Request — Locate each line of the records below that contains the string "flower", matching case exactly, and copy those lines out.

Data supplied —
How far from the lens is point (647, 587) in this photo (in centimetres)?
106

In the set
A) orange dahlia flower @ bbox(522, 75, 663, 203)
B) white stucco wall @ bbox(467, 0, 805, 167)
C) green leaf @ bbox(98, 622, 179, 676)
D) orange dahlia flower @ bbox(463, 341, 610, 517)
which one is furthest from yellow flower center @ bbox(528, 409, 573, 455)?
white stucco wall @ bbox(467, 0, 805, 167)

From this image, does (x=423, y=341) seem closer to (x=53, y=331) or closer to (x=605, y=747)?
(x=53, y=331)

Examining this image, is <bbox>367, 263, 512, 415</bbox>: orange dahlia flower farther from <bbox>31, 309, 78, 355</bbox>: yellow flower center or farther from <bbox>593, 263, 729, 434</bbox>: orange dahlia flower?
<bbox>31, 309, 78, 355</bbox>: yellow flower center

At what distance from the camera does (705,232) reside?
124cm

---

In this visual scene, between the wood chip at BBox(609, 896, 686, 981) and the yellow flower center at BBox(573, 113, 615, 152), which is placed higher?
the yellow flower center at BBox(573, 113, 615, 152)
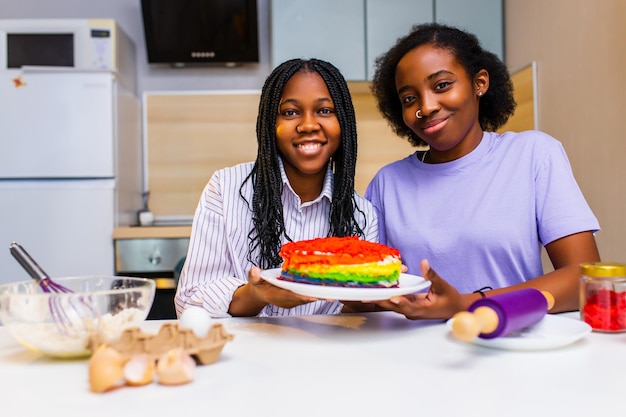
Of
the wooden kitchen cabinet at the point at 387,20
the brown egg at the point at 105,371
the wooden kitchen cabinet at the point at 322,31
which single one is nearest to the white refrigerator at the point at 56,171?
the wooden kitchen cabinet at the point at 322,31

The completed task —
A) orange dahlia flower @ bbox(522, 75, 663, 203)
D) orange dahlia flower @ bbox(463, 341, 610, 517)
which one is furthest from yellow flower center @ bbox(528, 409, 573, 455)?
Examining this image, is <bbox>367, 263, 512, 415</bbox>: orange dahlia flower farther from <bbox>31, 309, 78, 355</bbox>: yellow flower center or farther from <bbox>593, 263, 729, 434</bbox>: orange dahlia flower?
<bbox>31, 309, 78, 355</bbox>: yellow flower center
In this visual scene, between the wood chip at BBox(609, 896, 686, 981) and the yellow flower center at BBox(573, 113, 615, 152), which is placed higher?
the yellow flower center at BBox(573, 113, 615, 152)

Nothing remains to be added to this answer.